Detailed Narrative
Q2 FY26 Performance Overview and Growth Drivers
Campus Activewear reported a strong Q2 FY26 with a 16% year-on-year revenue growth, reaching ₹387 crores. Profit after tax surged by 40%, amounting to ₹20 crores. This performance was primarily driven by a robust 20% growth in the distribution business. The company also saw an improvement in gross margins to 53.9% from 52.8% last year, contributing to a 140 basis points expansion in EBITDA margin to 14%.
Product Mix and Premiumization Strategy
The company's premiumization strategy continued to yield positive results, with the saliency of the ₹1,500-plus price point segment improving from 45.2% to 57.2% year-on-year, leading to an ASP improvement of ₹50. The women's category's share in the revenue mix increased from 14.2% to 16.2%, supported by new product development and the onboarding of actor Kriti Sanon as the new brand ambassador. The sneaker portfolio, a key focus area, grew over 100% year-on-year, contributing significantly to premium segment growth.

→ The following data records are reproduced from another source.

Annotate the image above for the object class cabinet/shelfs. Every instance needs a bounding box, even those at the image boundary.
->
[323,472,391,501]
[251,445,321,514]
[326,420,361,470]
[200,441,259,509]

Channel Dynamics and Online Business Realignment
While the distribution channel showed strong 20% growth, online sales experienced modest growth of 5.7%. This was partly influenced by a timing shift of major festive sales post-GST reforms. A business model realignment with online channel partners, where they directly charge goods transportation, adversely impacted overall revenue growth by approximately 2% but also reduced freight and commission expenses by ₹8 crores. The company maintains healthy channel inventory levels, consistently around 100 days.
Capacity Expansion and Supply Chain Control
Campus Activewear is investing in its future with plans for a new factory at Pant Nagar, focusing on augmenting premium upper capacity. This CAPEX plan, totaling ₹230 crores over three financial years, aims to add 3 lakh pairs per month (36 lakh pairs per year) of upper capacity. The current year's spend in Pant Nagar is estimated at ₹110-115 crores. This investment is strategic to gain better control over the supply chain, especially for high-end premium uppers, and to leverage state-of-the-art technologies for high-quality production.
Capital Allocation and Working Capital Management
The company's net working capital days improved to 82 days from 92 days last year. However, current borrowings increased to meet immediate working capital requirements, partly due to higher inventory buildup for the upcoming season and revised payment terms for MSME vendors (from 90 to 45 days). Management expects these borrowings to normalize by the end of the financial year, noting that fixed deposits are also held for arbitrage benefits.
Future Outlook and Strategic Initiatives
Campus Activewear remains optimistic about future demand, anticipating a boost from recent GST rate reductions. The company aims for double-digit growth for the full year and aspires for EBITDA margins of 17-18% in the steady state, building on the current normalized 16%. EBO expansion, which was paused this year to focus on profitability, is expected to resume at 70-75 stores per year, targeting 500 stores in the next three years. The company is also launching apparel in Q3 and sees exports as a lucrative long-term opportunity.